Meralgia paresthetica (MP) is a neuropathy of the lateral femoral cutaneous nerve (LFCN) characterized by burning pain, numbness, and dysesthesia over the anterolateral aspect of the thigh(1). Because the LFCN is a purely sensory nerve, its impairment often causes considerable discomfort without motor deficits, making the condition both bothersome and frequently underrecognized. MP is among the most common mononeuropathies of the lower limb, with an estimated incidence of 3.4–4.3 cases per 10,000 person-years, typically affecting individuals between the fourth and sixth decades of life(2).
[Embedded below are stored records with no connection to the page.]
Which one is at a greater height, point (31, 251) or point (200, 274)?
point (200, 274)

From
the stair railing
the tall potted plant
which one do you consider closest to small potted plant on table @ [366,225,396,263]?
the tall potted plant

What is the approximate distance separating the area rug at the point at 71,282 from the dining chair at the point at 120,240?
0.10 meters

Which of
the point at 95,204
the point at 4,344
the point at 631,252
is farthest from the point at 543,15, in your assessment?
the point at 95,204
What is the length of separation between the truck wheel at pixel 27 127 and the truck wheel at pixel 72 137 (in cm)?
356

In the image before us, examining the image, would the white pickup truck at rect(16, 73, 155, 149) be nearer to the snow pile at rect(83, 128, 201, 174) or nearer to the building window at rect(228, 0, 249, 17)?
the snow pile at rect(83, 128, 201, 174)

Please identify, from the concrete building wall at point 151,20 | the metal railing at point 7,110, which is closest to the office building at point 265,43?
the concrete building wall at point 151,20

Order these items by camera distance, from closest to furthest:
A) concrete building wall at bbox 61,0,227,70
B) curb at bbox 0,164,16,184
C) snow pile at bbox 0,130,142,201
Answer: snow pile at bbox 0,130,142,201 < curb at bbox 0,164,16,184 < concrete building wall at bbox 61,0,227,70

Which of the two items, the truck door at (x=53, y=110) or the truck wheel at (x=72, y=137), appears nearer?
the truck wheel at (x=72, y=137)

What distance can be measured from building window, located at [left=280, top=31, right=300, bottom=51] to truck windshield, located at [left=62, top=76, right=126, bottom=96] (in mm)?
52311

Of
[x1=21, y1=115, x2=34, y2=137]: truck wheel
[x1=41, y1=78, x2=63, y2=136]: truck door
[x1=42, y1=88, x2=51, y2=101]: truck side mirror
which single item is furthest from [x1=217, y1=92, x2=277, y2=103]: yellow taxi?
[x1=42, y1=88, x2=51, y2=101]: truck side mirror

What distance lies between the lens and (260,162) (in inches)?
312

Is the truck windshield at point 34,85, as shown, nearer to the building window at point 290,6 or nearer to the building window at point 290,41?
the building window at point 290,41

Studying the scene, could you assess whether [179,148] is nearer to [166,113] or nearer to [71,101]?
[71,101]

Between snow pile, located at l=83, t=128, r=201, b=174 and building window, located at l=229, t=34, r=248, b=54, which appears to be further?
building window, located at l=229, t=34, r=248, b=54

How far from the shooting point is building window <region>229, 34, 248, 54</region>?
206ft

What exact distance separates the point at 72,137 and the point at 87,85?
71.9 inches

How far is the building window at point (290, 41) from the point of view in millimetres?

Several predisposing factors may contribute to LFCN injury along its course from the lumbar plexus to the thigh, including obesity, pregnancy, diabetes mellitus, and a variety of surgical or interventional procedures such as pelvic or spine surgery, iliac bone graft harvesting, femoral artery catheterization, cesarean section, and appendectomy(3). Although MP has been known for more than a century – first described by Bernhardt in 1878 and subsequently termed “meralgia paresthetica” by Roth – its diagnosis remains challenging, and many cases go unrecognized despite classic symptoms(4). Clinical evaluation relies on history and physical examination, including the pelvic compression test, neurodynamic testing, and Tinel’s sign(5). Electrophysiological studies, such as electromyography and somatosensory evoked potentials, may support the diagnosis, while magnetic resonance imaging (MRI) is currently considered the most accurate imaging modality for assessing neuropathies(6). Advanced MRI techniques, including diffusion tensor imaging, offer quantitative insights into nerve integrity and may detect both acute injury and recovery-related changes(7).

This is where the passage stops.